PharmExec Blog

Whistleblower Case Highlights FDA Confidentiality Concerns

By David L. Rosen

New stories earlier this year (1) reported that FDA scientists have been suspected of leaking confidential, commercial, and trade secret information to the media.

DavidLRosen

David L Rosen

The scientists allegedly claimed that faulty review procedures led to the clearance of medical devices that exposed patients to dangerous levels of radiation, and raised questions surrounding the judgment and integrity of senior management officials in the Center for Devices and Radiological Health (CDRH). They questioned the approval of a premarket approval application supplement and clearance of certain 510(k) applications, and claimed that FDA senior managers in CDRH and the FDA Commissioner were corrupt and incompetent. In doing so, the scientists reportedly publicly disclosed company confidential, commercial, trade secret information to the media in airing their concerns regarding the decisions made to approve or clear certain medical devices for marketing.

It is surprising and disturbing that the FDA scientific reviewers leaked confidential commercial information to the press. FDA regulations are clear: if the existence of a premarket submission has not been publicly disclosed and the submitter requests that the intent to market a device remain confidential, provides a certification to the Commissioner requesting confidentiality, and complies with various provisions regarding the maintenance of such confidentiality, then FDA will not disclose the existence of a premarket notification.

There are similar confidentiality provisions relating to investigational products, full and abbreviated new drug applications, biologic license applications, and premarket approval applications.
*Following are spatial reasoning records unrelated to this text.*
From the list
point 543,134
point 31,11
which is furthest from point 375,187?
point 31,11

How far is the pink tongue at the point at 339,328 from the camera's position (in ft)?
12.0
The news media has reported not only the existence of the companies intent to market certain medical devices but appears to have received internal agency files, documents, and confidential commercial information from FDA reviewers.

Companies spend huge amounts of money generating data to support the approval of pharmaceuticals, biologics, and medical devices, and they expect FDA to keep this information confidential and not disclose it to competitors or to the public while the review process is ongoing.  As part of routine procedure, companies identify the parts of their submission (e.g., 510(k), PMA, NDA, and ANDA) that are considered confidential, commercial, trade secret information. Prior to approval or clearance, FDA is obligated to maintain that confidentiality.

How should the agency ensure this confidentiality? It has been suggested by the attorney representing the whistle blowers that FDA have different computers and systems for maintaining confidential information that do not have, for example, Internet access. This is an expensive option; therefore, FDA staff should be trained and reminded on a periodic basis of their responsibility and obligation to maintain the confidentiality of submissions. If FDA staff members feel compelled to discuss concerns with the media, they can have these discussions without disclosing confidential information.

FDA staff, outside contractors, special government employees, advisory committee members, and others who have access to company confidential, commercial, and trade-secret information, must take their obligation to keep such information confidential seriously. They should not make the decision to disclose confidential information to the media just because they may disagree with or are challenging the scientific judgment of their superiors.

If certain members of the FDA review staff disagree with the decision to approve or clear a product, they can document such objections in writing. If the review staff question the approval decision because they believe it was not supported by the clinical data, the public safety is at risk, the review process was compromised, or that there was corruption or incompetence uncovered during the review process, there are procedures that can be utilized to report such allegations. They must understand and appreciate their obligation to maintain the confidentiality of submissions and not disclose confidential, commercial, trade secret information to the media. There must also be checks and balances on the review process. Staff should be aware of and follow procedures for raising scientific concerns that can impact the public health and safety.

Ultimately, the public must continue to have confidence that FDA is making sound decisions on the approval and clearance of products.

David L. Rosen, BS Pharm., JD, is co-chair of the Life Sciences Industry Team and an FDA Practice Group Leader at Foley & Lardner LLP.

References
1. BioCentury, July 23, 2012; New York Times, July 14, 2012.